Exercise objective »
Find the word "site" in the records below. List each line containing it.

Information shown »
┌──
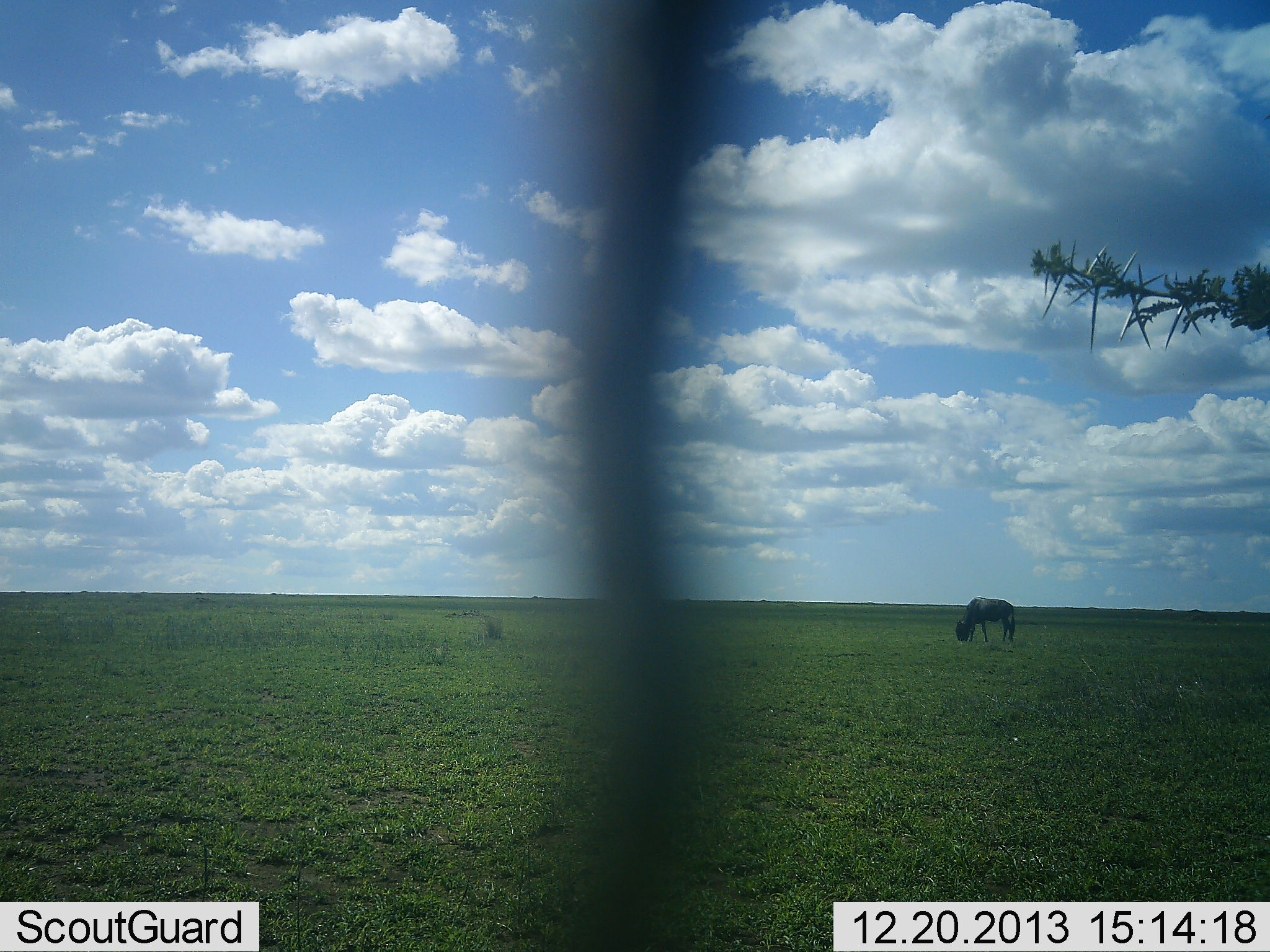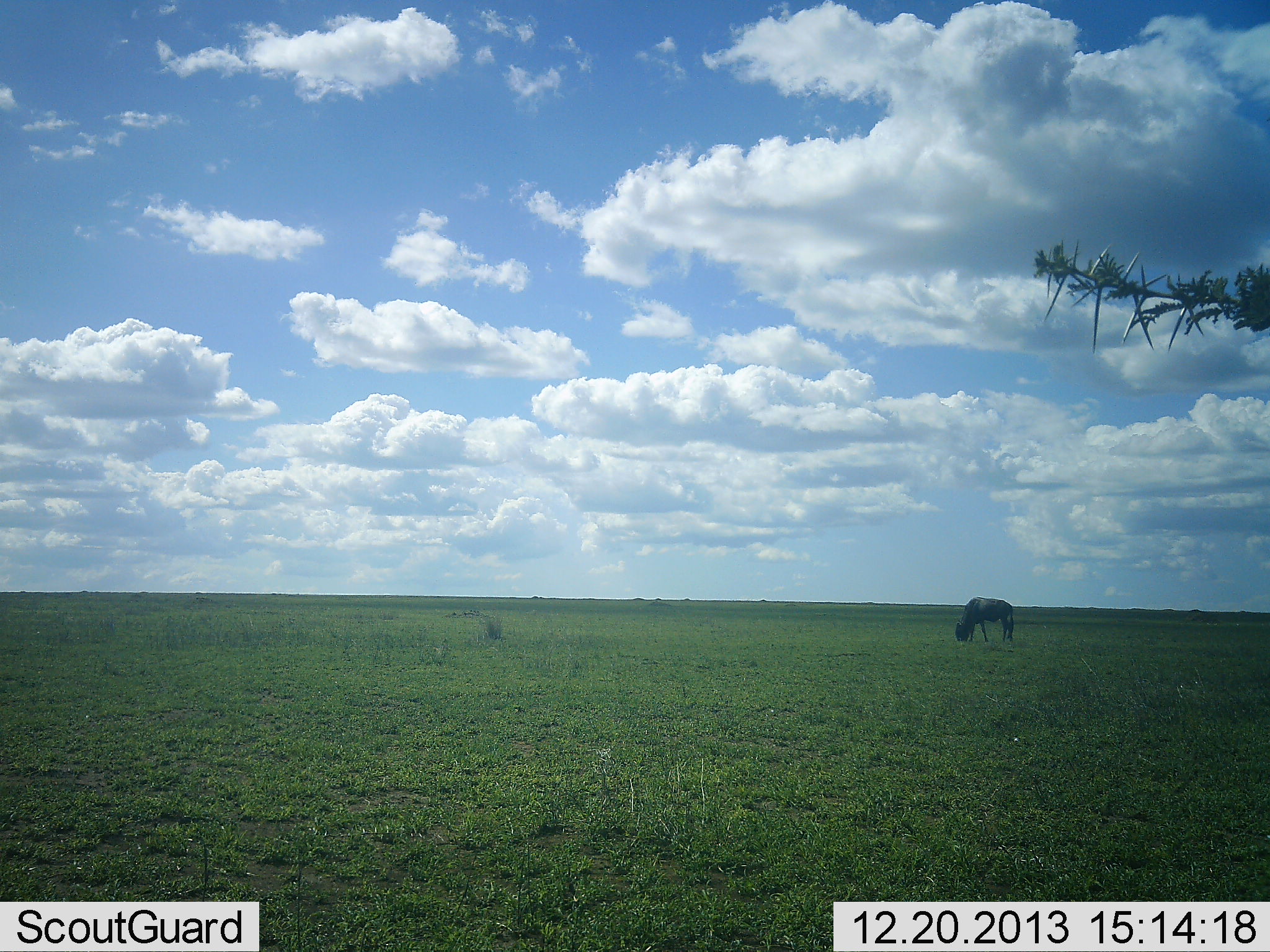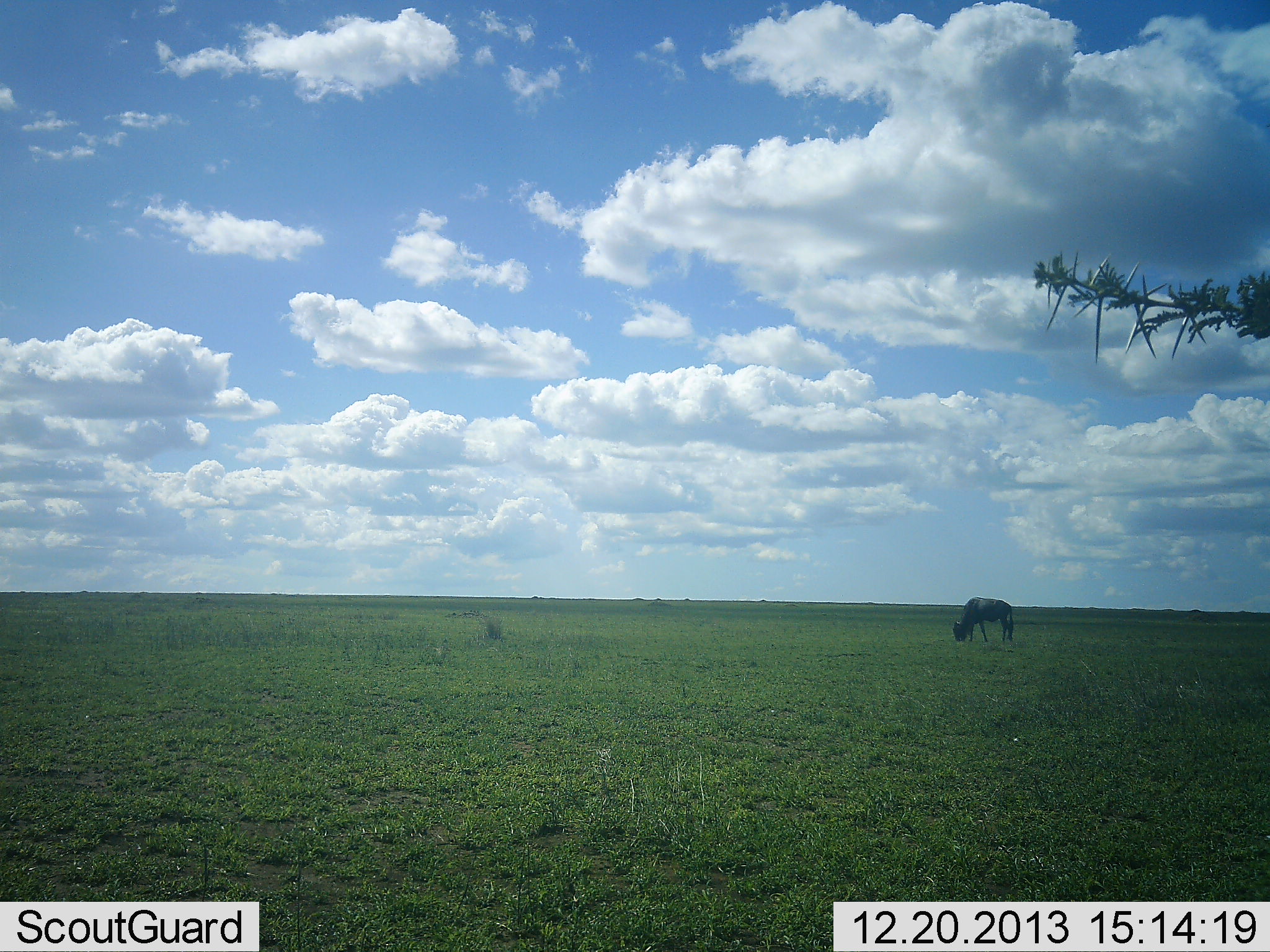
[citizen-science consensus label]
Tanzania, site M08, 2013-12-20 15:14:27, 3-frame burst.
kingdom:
└──
┌──
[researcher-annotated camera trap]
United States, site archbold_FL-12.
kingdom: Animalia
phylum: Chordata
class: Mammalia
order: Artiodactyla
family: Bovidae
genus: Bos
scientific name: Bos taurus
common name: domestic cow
└──
Your response »
Tanzania, site M08, 2013-12-20 15:14:27, 3-frame burst.
United States, site archbold_FL-12.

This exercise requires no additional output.